Langsung ke konten utama

Modernisasi Pendidikan Islam Dalam Menghadapi Tantangan Zaman Bag 6




Latar Belakang Modernisasi Pendidikan Islam
       Pendidikan Islam mempunyai sejarah yang panjang. Pendidikan Islam berkembang seiring dengan kemunculan Islam itu sendiri. Dalam konteks masyarakat Arab dimana Islam lahir dan pertama kali berkembang, kedatangan Islam lengkap dengan usaha-usaha pendidikan merupakan transformasi besar. Sebab, Masyarakat Arab pra-Islam pada dasarnya tidak mempunyai sistem pendidikan formal (Charles Michael Stanto, 1994: 18).

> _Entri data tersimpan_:
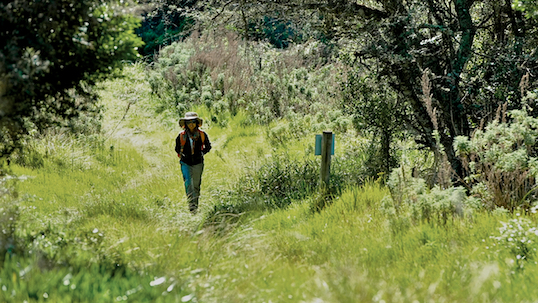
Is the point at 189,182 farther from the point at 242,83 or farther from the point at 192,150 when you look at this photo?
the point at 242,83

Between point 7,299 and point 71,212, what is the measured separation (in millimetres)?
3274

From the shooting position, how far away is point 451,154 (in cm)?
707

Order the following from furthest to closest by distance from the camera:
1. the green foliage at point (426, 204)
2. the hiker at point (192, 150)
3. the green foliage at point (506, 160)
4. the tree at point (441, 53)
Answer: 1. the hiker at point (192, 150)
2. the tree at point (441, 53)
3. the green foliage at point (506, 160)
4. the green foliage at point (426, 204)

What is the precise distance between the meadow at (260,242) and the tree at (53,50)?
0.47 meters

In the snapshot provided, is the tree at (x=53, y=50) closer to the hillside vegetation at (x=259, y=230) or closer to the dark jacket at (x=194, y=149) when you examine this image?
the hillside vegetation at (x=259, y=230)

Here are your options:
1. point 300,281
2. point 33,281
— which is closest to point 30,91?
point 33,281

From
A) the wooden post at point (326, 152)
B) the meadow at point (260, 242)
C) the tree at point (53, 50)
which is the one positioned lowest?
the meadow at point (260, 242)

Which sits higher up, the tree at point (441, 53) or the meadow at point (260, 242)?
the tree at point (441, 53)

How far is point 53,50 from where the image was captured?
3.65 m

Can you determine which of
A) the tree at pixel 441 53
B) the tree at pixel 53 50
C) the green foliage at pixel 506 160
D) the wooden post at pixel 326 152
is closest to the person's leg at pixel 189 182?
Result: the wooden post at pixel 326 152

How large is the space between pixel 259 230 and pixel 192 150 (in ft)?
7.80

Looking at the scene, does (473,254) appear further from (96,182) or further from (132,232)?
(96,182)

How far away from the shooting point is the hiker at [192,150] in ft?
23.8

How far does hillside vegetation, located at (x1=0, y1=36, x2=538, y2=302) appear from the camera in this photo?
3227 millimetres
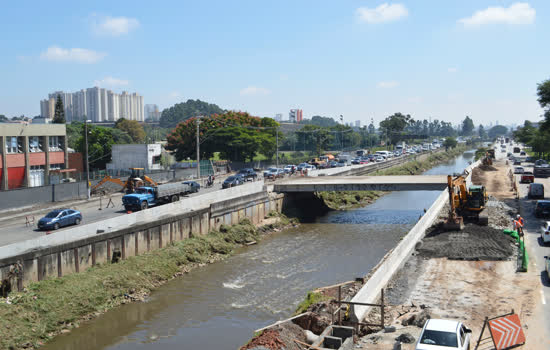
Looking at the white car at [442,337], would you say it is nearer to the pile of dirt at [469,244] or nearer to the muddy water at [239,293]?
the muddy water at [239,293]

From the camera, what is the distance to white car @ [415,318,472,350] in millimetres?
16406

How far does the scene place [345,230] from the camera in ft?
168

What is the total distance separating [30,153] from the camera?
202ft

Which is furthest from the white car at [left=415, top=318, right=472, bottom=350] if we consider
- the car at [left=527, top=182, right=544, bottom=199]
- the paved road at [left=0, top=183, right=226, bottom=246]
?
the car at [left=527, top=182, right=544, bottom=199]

> _Soal Latihan_: Tuliskan kembali tanpa perubahan bagian teks tentang modernisasi pendidikan Islam, mulai dari "Langsung ke konten" dan berlanjut hingga "Stanto, 1994: 18).". Catatan di atas diambil dari sumber yang berbeda.

> _Jawaban_:
Langsung ke konten utama

Modernisasi Pendidikan Islam Dalam Menghadapi Tantangan Zaman Bag 6




Latar Belakang Modernisasi Pendidikan Islam
       Pendidikan Islam mempunyai sejarah yang panjang. Pendidikan Islam berkembang seiring dengan kemunculan Islam itu sendiri. Dalam konteks masyarakat Arab dimana Islam lahir dan pertama kali berkembang, kedatangan Islam lengkap dengan usaha-usaha pendidikan merupakan transformasi besar. Sebab, Masyarakat Arab pra-Islam pada dasarnya tidak mempunyai sistem pendidikan formal (Charles Michael Stanto, 1994: 18).